It is probably not intentional that the European Union, comprising some of the most advanced countries on the planet, makes it so difficult for others outside Europe (and perhaps for some inside it too) to understand how it works.

Apart from understanding its numerous institutions, one may find the transparency of the Union as regards its relationship with the rest of the world somewhat elusive.

The high representative for the Common Foreign and Security Policy is also the secretary-general of the Council of the European Union and, as such, is its senior diplomat. He is probably seen outside Europe as equivalent to a Foreign Minister of the European Union, and his post may in fact become so, once the new Constitution for Europe becomes effective on November 1, 2006, if ratified by all 25 member states.

Article 23 of the Treaty on European Union states that he shall "assist the Council in matters coming within the scope of the common foreign and security policy, in particular through contributing to the formulation, preparation and implementation of policy decisions, and when appropriate and acting on behalf of the Council at the request of the Presidency, through conducting political dialogue". Without an EU common foreign and security policy in place his work is bound to be difficult, particularly since the individual member states retain independent control in this area.

Internal negotiation

The Commissioner for External Relations (and European neighbourhood policy) is also a quasi Foreign Minister, who is responsible for the formulation of an effective and coherent external relations policy for the EU and ensures that the Commission has a clear identity and a coherent approach in its external activities and is responsible for its relations with international organisations, including the United Nations.

Then there is the Commissioner for Development and Humanitarian Aid who is in charge of all relations with the outside World, including of course international institutions, in all matters dealing with development and humanitarian affairs.

Finally the Commissioner for Trade is the face of the Union for trade and commerce, and represents the EU at the WTO and conducts all trade negotiations on behalf of the 25, once there is a broad mandate from them.
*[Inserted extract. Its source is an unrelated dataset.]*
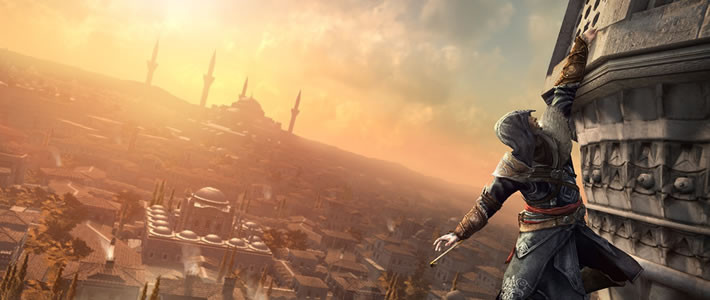 Assassin's Creed: Revelations' ın çıkış tarihi belli oldu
The other 22 Commissioners in various areas of competence may also have some relationship with the outside world.

All this may sound somewhat cumbersome but is not too unclear! At least not until one also considers other EU foreign policy protagonists, namely the Presidency, the foreign minister of the country holding the Presidency and of course the separate foreign ministers of the other 24 member countries, who still retain individual control in the area of foreign and security policy. Rightly so, they all play a role in doing business with the outside world.

It is not that there is no explanation or logic for this set-up, but for the EU to play a leading role in international affairs and to set an example of good governance this is not enough. It has also to be perceived by the outside world to have efficient, effective and transparent foreign policy machinery.

In the area of trade and commerce, the Commission has a special role and speaks on behalf of the EU at the WTO and in bilateral negotiations. In other areas, the Presidency usually is the face of the EU to the outside world. But the formulation of a common foreign and security policy of the EU sometimes puts the member states in a position where they have to negotiate internally and, once an agreement, most often a consensus, is reached, which is hardly ever easy, they have again to negotiate when the EU position is discussed with the outside, whether bilaterally or multilaterally, at the UN or at other international institutions.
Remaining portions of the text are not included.